Exercise description
Taking the line with "Одномаршевая лестница на мансарду" as the first and the line with "Escucha lo nuevo" as the last, set down exactly every line in that range from the entries below, and no more.

Input for this task
"""

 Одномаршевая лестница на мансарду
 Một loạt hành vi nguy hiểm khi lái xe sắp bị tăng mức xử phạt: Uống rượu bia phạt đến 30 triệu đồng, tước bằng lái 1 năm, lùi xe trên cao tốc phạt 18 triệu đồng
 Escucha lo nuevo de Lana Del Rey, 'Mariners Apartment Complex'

"""
"""

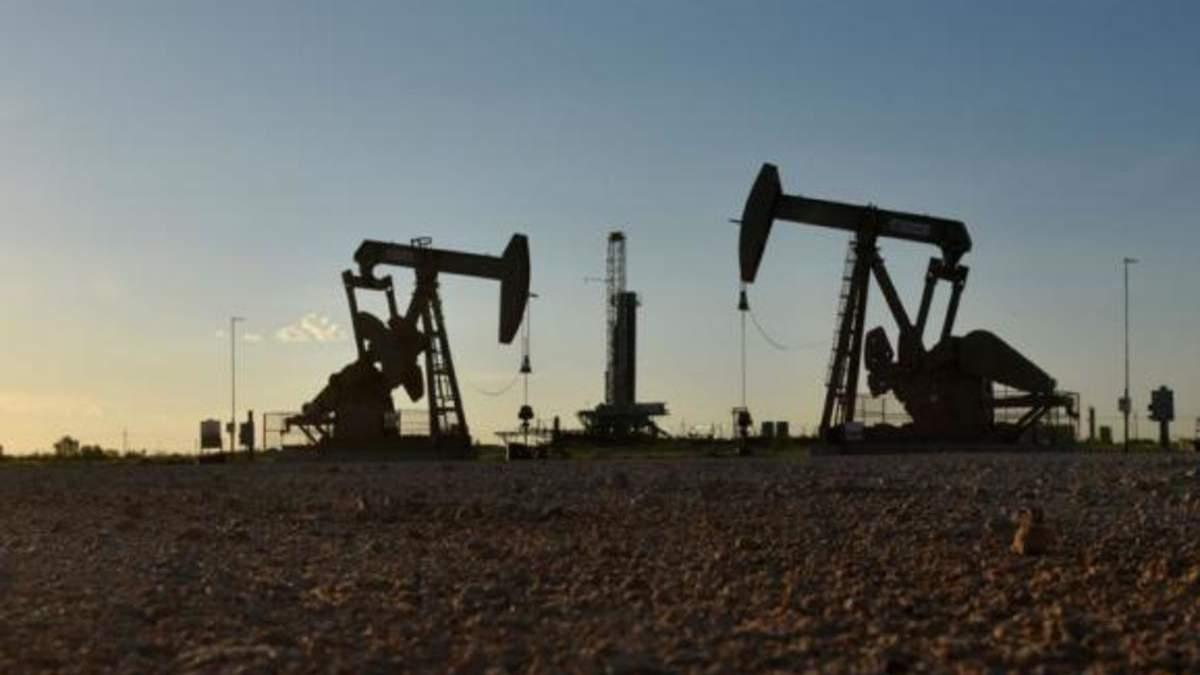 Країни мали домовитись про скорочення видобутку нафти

"""

Reply to the exercise
 Одномаршевая лестница на мансарду
 Một loạt hành vi nguy hiểm khi lái xe sắp bị tăng mức xử phạt: Uống rượu bia phạt đến 30 triệu đồng, tước bằng lái 1 năm, lùi xe trên cao tốc phạt 18 triệu đồng
 Escucha lo nuevo de Lana Del Rey, 'Mariners Apartment Complex'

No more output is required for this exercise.